=== Exercise passage ===
[Start of section]

Another crucial international initiative related to TRLs, even if not specifically including this term in its name or aims, is the GIAHS (Globally Important Agricultural Heritage Systems) Programme established in 2002 by the Food and Agriculture Organization (FAO) of the United Nations. The aims of the GIAHS Programme are to identify and safeguard agro-silvo-pastoral systems resulting from the adaptation of rural communities to the surrounding environments, and shaped and managed through the application of traditional and sustainable techniques. These systems, therefore, can be considered TRLs. GIAHS sites do not only contribute to the preservation of cultural rural landscapes, but are also characterized by high levels of agrobiodiversity, by a rooted presence of traditional knowledge, and by cultural and social values. GIAHS sites are not relics of the past but are still fundamental for providing multiple products and services to local rural communities19. As per October 2024, FAO has designated 89 systems in 28 countries as GIAHS, of which 22 are located in China.

The high number of GIAHS sites located in China compared to other countries testifies, on one side, the great and increasing interest at the national and ministerial level for this initiative and, on the other side, the huge potential (in terms of number, variety and variability) of TRLs that are still present. Despite the intensity, rapidity, and the surface affected by socio-economic changes and consequent land use transformations, China is still particularly rich in terms of TRLs. The growing importance of TRLs at the institutional level is demonstrated by the NIAHS (Nationally Important Agricultural Heritage Systems) initiative established in 2012 by the Ministry of Agriculture, with the aims of identifying, protecting, and valorizing agricultural heritage systems. NIAHS are defined as “ingenious agricultural production systems inherited through generations and formed by long-term co-adaptation of local people with their environment” and are considered particularly important for the “sustainable development and multi-functionality of agriculture in China”. NIAHS management approach is not based on their “musealization” or strict conservation, but, as for the GIAHS sites, on dynamic conservation principles. NIAHS list also represents the “basin” from which selected agricultural heritage sites are proposed to the FAO for the inclusion in the GIAHS Programme; to date 188 sites are recognized as NIAHS.

[End of section]

=== Work instruction A ===
In the passage on agricultural heritage systems, which body established the NIAHS initiative, and in what year?
=== Work instruction B ===
List every aim that the passage on agricultural heritage systems gives for the NIAHS initiative.
Use only the passage on agricultural heritage systems.

=== Data section ===
[Start of section]

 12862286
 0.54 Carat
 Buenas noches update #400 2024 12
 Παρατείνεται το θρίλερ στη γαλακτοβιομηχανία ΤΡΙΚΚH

[End of section]

=== Exercise answer A ===
The Ministry of Agriculture, in 2012.

=== Exercise answer B ===
- Identifying agricultural heritage systems
- Protecting agricultural heritage systems
- Valorizing agricultural heritage systems